Outer diag builtin. The fused group must end with diag(some_matrix).
Matrix product structure. The diag argument must be mtimes(mtimes(Q', G), Q) where:
- One mtimes input is a transpose of Q.
- The other operands are G (Gram/covariance matrix) and Q (eigenvector estimates).
Matching dimensions. G must be square with the same row count as Q’s leading dimension.
Exclusive chain. The nodes forming the products and transpose cannot feed other consumers.

Why Explained Variance?

Explained variance is a common metric in linear algebra and statistics. It shows up in principal component analysis, eigenvalue decomposition, and other linear algebra operations. By fusing this pattern, we can keep the explained variance vector resident on the GPU, avoiding the overhead of uploading and downloading it to the CPU, and allows us to compute it without launching a second kernel.

Benefits

Fewer GPU launches. We can consolidate multiple explained variance computations into a single kernel, reducing the number of GPU launches.

Limitations

Only the exact nested matmul + diag layout is recognised.

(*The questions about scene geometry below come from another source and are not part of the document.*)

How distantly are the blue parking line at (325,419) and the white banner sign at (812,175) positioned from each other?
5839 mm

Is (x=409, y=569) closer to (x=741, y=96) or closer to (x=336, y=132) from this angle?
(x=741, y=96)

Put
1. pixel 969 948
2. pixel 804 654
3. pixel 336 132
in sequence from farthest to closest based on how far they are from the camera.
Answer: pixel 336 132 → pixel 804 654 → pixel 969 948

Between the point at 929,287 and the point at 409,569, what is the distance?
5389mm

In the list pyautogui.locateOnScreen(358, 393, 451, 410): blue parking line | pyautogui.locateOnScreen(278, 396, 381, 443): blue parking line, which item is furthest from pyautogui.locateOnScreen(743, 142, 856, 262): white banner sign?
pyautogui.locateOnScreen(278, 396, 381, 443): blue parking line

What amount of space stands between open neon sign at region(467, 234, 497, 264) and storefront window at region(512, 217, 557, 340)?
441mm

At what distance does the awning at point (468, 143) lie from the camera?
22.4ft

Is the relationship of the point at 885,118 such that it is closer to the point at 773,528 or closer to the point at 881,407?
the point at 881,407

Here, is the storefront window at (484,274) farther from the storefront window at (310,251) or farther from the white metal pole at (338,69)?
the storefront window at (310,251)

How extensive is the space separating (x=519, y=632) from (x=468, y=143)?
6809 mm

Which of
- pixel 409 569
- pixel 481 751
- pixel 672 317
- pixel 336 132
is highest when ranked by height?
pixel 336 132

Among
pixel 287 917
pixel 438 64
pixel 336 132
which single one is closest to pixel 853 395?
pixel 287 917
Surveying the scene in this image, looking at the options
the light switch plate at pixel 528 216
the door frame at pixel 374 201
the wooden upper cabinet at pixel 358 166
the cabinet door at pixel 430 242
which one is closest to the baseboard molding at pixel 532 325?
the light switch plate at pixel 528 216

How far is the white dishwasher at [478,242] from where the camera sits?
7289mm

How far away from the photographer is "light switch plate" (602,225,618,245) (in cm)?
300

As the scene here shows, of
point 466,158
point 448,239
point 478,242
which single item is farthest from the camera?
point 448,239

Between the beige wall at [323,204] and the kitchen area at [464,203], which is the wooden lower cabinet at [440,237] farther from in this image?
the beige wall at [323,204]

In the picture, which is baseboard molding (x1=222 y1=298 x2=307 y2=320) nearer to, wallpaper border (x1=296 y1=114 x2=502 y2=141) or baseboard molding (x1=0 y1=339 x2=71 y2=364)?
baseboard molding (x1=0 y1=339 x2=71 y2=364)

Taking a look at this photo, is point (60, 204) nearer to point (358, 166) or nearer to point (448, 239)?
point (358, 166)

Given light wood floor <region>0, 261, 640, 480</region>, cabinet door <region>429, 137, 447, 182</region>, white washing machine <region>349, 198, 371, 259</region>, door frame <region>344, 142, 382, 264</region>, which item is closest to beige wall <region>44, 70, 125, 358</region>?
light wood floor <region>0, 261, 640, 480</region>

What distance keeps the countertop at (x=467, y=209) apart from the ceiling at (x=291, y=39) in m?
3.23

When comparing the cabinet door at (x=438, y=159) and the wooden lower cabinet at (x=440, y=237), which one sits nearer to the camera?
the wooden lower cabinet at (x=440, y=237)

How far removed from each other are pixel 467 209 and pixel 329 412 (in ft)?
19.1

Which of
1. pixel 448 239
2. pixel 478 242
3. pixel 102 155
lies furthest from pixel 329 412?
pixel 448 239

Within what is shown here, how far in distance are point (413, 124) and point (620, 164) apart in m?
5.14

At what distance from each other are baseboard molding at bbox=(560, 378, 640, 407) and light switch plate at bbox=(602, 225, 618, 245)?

If you compute variance via alternative formulas (e.g. elementwise multiply + sum), it will not fuse yet.
The fusion still emits multiple provider matmuls internally; if the matrices exceed provider guardrails the execution may return an error and fall back.
Debug printing can be enabled with RUNMAT_DEBUG_EXPLAINED=1 to inspect shapes and sample data when parity issues arise.

If a workload should fuse but does not, enable RUNMAT_DEBUG_FUSION=1 to have the planner print why a node was rejected, then compare against the criteria above.